こうして『いざこい所沢店』の常連となったが、当時はモノ好きのオーナーが、個人経営で好き勝手にやってるお店だと思っていたそうだ。
【有留】店長に聞いてみたら、「何言ってんの?ウチはチェーン店だよ」って。もう、その時の衝撃といったらすごかった。「ほんとかよ!」と思って、時間を見つけては他の店舗にも行くようになったんです。
吉祥寺店、大宮店、高田馬場店……どこに行ってもスタッフたちがイキイキと働いている。その光景に、有留の心は奪われた。ファイブグループについて、坂本憲史社長について調べ始め、そして一つの決断を下す。
「この人のもとで働きたい!学びたい!」
その好奇心を抑えきれず、広告代理店を退職した。
【有留】当時の店長からは、「ドメちゃんだったら面接しないでも雇うよ」って冗談で言ってもらってて。前職を辞めた日には電話して、その次の日からお店で働き始めました。それが10年前の話です(笑)
挫折からの再挑戦
こうして2009年、有留将吾はファイブグループに入社した。しかし、2011年には最初の配属先であった所沢店から多摩センター店に異動することとなる。一体、何があったのだろうか?
【有留】当時僕は28歳で入社。周りの社員やアルバイトさんも年下がほとんど。最初は教わる立場でも、社員になると、指示を出さなきゃいけなくなる。そんな中で、店長が新店の手伝いで2ヶ月ほどお店を離れる時期があったんです。その間、「所沢店をよろしく」って言われてたんですが、アルバイトの一人ひとりの意見をちゃんと汲み取らずにシフトを組んだりしてしまった…
その結果、スタッフたちの不満がたまりお店の雰囲気が悪くなっていったという。その様子を知った店長は、有留に言った。
「お前どういうこと?誰もお前についていってないじゃん」
このままだとお店にも有留本人にも良くないと判断され、異動が決まった。それが彼の一度目の挫折だった。このときの悔しさをバネに、多摩センター店では順調に売上を伸ばし、店長代行に昇格。『いいチームをつくれた』と自負する一方で、「自分はもういなくても大丈夫かな」と考え、新たな挑戦を決めた。そして、2014年には横浜店への異動が決定。オープニングから関わることとなる。
【有留】横浜店への異動は、自ら「やらせてくれ」と頼みました。僕は常に新しいことに挑戦してやりがいを感じていたいタイプなんです。いい条件の場所で働きたいわけじゃなくて、常に学びのある環境で働きたい。それがファイブグループに入った一番の理由でもあったので。
訪れたリベンジの機会。そして苦難
2015年、有留は再び、古巣の所沢店へと戻ることとなる。それは当時、不振に陥っていた店の再建を託されての出来事だった。それまでの経験を活かし、お店の状態は改善されていった。「やっとリベンジできたかな」と思った頃、再び苦難が彼を襲う。

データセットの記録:

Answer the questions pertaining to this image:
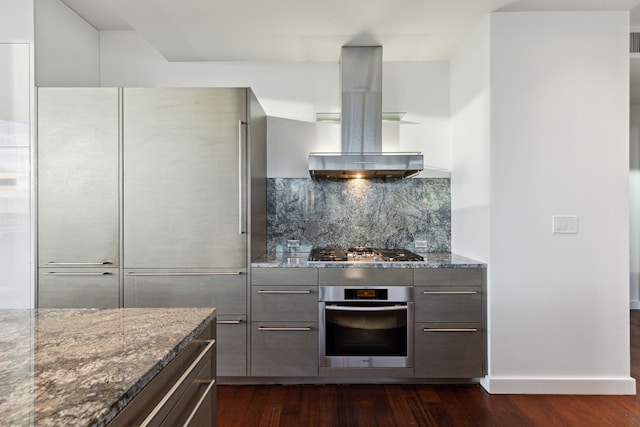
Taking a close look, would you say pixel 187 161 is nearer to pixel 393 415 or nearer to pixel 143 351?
pixel 143 351

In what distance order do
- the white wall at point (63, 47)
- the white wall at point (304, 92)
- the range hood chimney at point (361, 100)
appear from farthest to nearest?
1. the white wall at point (304, 92)
2. the range hood chimney at point (361, 100)
3. the white wall at point (63, 47)

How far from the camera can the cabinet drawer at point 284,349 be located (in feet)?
8.50

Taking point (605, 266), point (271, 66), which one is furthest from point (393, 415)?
point (271, 66)

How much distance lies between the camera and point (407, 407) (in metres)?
2.38

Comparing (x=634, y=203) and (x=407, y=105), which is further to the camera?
(x=634, y=203)

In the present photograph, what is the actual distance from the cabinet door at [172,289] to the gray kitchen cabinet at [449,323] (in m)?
1.39

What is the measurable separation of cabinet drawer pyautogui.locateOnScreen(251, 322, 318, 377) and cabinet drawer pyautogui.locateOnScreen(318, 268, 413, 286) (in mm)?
335

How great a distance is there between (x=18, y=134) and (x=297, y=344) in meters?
2.35

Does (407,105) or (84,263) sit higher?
(407,105)

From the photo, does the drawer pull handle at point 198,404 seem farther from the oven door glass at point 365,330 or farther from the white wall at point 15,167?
the white wall at point 15,167

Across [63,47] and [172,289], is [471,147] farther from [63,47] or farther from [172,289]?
[63,47]

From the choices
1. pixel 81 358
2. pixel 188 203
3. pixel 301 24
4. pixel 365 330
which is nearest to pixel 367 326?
pixel 365 330

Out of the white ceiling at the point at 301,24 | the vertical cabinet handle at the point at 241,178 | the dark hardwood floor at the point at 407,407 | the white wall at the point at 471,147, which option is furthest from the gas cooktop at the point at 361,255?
the white ceiling at the point at 301,24

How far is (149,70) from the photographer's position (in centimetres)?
328
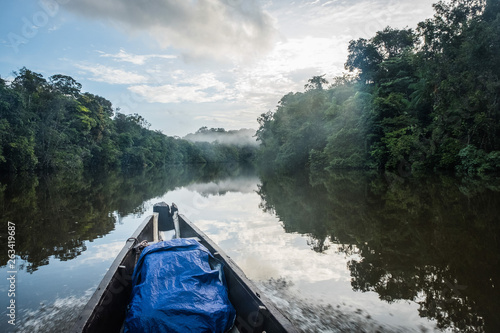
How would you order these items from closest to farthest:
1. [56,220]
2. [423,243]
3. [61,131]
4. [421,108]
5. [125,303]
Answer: [125,303], [423,243], [56,220], [421,108], [61,131]

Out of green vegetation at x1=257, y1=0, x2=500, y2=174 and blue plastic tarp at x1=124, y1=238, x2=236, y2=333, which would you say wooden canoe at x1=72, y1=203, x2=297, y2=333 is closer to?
blue plastic tarp at x1=124, y1=238, x2=236, y2=333

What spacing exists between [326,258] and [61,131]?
117ft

### [指示]
文章の「吉祥寺店、大宮店、高田馬場店」から「ニングから関わることとなる。」までの部分を、「スタッフ」を「従業員」に置き換えて書き出す。

### [解答例]
吉祥寺店、大宮店、高田馬場店……どこに行っても従業員たちがイキイキと働いている。その光景に、有留の心は奪われた。ファイブグループについて、坂本憲史社長について調べ始め、そして一つの決断を下す。
「この人のもとで働きたい!学びたい!」
その好奇心を抑えきれず、広告代理店を退職した。
【有留】当時の店長からは、「ドメちゃんだったら面接しないでも雇うよ」って冗談で言ってもらってて。前職を辞めた日には電話して、その次の日からお店で働き始めました。それが10年前の話です(笑)
挫折からの再挑戦
こうして2009年、有留将吾はファイブグループに入社した。しかし、2011年には最初の配属先であった所沢店から多摩センター店に異動することとなる。一体、何があったのだろうか?
【有留】当時僕は28歳で入社。周りの社員やアルバイトさんも年下がほとんど。最初は教わる立場でも、社員になると、指示を出さなきゃいけなくなる。そんな中で、店長が新店の手伝いで2ヶ月ほどお店を離れる時期があったんです。その間、「所沢店をよろしく」って言われてたんですが、アルバイトの一人ひとりの意見をちゃんと汲み取らずにシフトを組んだりしてしまった…
その結果、従業員たちの不満がたまりお店の雰囲気が悪くなっていったという。その様子を知った店長は、有留に言った。
「お前どういうこと?誰もお前についていってないじゃん」
このままだとお店にも有留本人にも良くないと判断され、異動が決まった。それが彼の一度目の挫折だった。このときの悔しさをバネに、多摩センター店では順調に売上を伸ばし、店長代行に昇格。『いいチームをつくれた』と自負する一方で、「自分はもういなくても大丈夫かな」と考え、新たな挑戦を決めた。そして、2014年には横浜店への異動が決定。オープニングから関わることとなる。